__PROVIDED ENTRIES__

*****

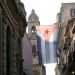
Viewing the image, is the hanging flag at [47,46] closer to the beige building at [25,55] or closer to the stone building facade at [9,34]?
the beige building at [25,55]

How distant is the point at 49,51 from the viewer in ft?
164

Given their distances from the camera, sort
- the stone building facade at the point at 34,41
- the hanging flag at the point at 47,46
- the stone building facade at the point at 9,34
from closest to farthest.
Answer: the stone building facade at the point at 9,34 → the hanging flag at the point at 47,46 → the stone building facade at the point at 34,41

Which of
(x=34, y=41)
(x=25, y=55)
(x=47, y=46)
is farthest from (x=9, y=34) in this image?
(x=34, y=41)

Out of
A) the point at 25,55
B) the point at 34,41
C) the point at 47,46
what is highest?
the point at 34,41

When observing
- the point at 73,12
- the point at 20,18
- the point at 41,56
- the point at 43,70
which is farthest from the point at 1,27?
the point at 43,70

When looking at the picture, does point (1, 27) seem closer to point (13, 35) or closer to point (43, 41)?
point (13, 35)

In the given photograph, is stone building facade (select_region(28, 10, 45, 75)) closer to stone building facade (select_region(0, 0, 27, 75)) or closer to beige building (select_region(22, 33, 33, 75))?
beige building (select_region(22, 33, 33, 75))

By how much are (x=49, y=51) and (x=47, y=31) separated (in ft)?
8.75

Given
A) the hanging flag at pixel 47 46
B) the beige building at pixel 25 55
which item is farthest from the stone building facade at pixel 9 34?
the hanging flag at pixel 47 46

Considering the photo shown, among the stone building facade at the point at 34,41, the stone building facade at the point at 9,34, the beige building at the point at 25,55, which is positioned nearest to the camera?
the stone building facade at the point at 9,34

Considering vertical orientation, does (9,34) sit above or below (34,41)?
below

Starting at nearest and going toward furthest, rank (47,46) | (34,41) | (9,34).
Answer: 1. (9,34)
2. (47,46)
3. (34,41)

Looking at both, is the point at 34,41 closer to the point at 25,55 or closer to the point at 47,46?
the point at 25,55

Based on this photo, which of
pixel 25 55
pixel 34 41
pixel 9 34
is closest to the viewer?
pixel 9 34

*****

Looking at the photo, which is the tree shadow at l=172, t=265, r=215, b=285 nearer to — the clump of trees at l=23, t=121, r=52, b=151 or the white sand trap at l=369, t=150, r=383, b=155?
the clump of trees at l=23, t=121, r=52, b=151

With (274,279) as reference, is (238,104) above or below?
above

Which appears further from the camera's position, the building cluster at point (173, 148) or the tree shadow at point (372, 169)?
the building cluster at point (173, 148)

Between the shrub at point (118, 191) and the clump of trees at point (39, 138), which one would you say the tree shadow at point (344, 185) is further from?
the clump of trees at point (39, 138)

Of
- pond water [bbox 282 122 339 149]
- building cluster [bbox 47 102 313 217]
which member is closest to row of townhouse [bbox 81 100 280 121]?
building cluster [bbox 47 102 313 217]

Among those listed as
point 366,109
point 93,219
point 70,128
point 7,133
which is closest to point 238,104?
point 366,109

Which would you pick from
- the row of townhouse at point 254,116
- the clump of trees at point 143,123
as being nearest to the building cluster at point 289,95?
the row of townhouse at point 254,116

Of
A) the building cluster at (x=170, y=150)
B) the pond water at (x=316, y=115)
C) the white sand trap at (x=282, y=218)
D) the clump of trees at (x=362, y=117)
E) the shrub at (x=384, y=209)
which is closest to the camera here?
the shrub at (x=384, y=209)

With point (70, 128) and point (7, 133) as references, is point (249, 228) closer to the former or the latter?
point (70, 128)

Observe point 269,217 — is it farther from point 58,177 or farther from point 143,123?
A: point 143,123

*****

__TASK DETAILS__
Pick out each line in the records above that contains the word "Considering".

__SOLUTION FOR THIS EXERCISE__
Considering the photo shown, among the stone building facade at the point at 34,41, the stone building facade at the point at 9,34, the beige building at the point at 25,55, which is positioned nearest to the camera?
Considering vertical orientation, does (9,34) sit above or below (34,41)?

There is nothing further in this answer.